Feature selection and modeling

To eliminate the influence of dimensional differences among features, the original variables were first standardized using Z-score normalization (formula: Xnorm​\(\:=\frac{\text{x}-\varvec{\upmu\:}\text{}}{{\upsigma\:}}\)), transforming them into a standard normal distribution with a mean of 0 and a standard deviation of 1. Spearman rank correlation analysis was then performed to evaluate feature redundancy, with a correlation coefficient threshold of ( |ρ| > 0.9 ) used to identify and remove highly correlated features, thereby retaining those most representative of OLNM. During the feature selection phase, the least absolute shrinkage and selection operator (LASSO) regression was applied, and fivefold cross-validation was used to determine the optimal regularization parameter (α) by minimizing the log loss of the binary classification task. Features with non-zero coefficients were retained, and a coefficient path plot was generated to visualize the shrinkage process. Based on the selected features, five classification models were established: Gradient Boosting (GB), Light Gradient Boosting Machine (LGBM), Logistic Regression (LR), Multilayer Perceptron (MLP), and Random Forest (RF). The performance of each model was systematically evaluated using metrics including area under the curve (AUC), sensitivity, specificity, F1-score, and their respective 95% confidence intervals (CIs).The optimal model was selected based on its highest AUC value in the test set and a well-fitted calibration curve, indicating superior predictive accuracy and calibration, with a Brier score below 0.1.Following this workflow, five types of models were constructed to comprehensively evaluate the predictive value of various data sources for assessing OLNM in cervical cancer: Clinical model, radiomics model, deep learning model, radiomics–deep learning fusion model, clinical model, and integrated radiomics–deep learning–clinical model.(Fig. 1).

Statistical methods

All statistical analyses were conducted using SPSS 26.0 software and the Onekey platform 3.1.8. All data conforming to a normal distribution are presented asx̄ ± s. The χ² test was used for discrete variables, while the independent sample t-test was used for continuous variables. Consistency between the two physicians in extracting radiomics features was determined using the ICC, with an ICC exceeding 0.9 indicating good consistency.

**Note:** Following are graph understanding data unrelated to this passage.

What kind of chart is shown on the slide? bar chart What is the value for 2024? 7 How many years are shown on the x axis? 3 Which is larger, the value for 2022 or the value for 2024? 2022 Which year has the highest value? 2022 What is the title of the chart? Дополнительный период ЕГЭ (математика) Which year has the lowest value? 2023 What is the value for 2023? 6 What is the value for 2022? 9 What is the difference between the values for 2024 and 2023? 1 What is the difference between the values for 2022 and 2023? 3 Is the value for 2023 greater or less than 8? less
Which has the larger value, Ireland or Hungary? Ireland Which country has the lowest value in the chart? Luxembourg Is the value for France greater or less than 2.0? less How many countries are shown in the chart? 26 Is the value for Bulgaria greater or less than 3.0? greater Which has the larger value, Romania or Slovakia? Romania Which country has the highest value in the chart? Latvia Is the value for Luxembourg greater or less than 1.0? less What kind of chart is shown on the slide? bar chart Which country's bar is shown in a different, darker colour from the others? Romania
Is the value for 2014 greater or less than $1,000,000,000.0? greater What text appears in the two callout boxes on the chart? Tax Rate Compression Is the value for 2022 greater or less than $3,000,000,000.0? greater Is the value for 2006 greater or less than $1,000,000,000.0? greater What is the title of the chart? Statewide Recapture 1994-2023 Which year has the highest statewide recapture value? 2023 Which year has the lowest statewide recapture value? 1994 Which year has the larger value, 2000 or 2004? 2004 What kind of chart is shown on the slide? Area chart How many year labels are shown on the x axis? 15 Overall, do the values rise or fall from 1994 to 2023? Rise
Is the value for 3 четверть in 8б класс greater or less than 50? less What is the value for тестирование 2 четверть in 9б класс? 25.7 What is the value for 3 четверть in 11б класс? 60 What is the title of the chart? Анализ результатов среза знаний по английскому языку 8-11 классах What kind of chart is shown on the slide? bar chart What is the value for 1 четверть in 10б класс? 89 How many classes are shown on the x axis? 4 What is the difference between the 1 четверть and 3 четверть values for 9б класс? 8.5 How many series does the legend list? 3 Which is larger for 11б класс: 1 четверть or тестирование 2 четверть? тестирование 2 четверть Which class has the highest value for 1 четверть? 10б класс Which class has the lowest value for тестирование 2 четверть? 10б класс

The diagnostic performance of the model was evaluated based on the area under the curve (AUC) value. A model with an AUC greater than 0.9 was considered to have excellent predictive performance, while an AUC exceeding 0.8 indicated good diagnostic performance. AUC between 0.7 and 0.8 denoted average diagnostic performance, while values between 0.6 and 0.7 suggested low diagnostic performance. The DeLong test was used to evaluate differences in AUC values. Decision curve analysis (DCA) was employed to assess the clinical utility of the model. A p-value less than 0.05 was considered statistically significant.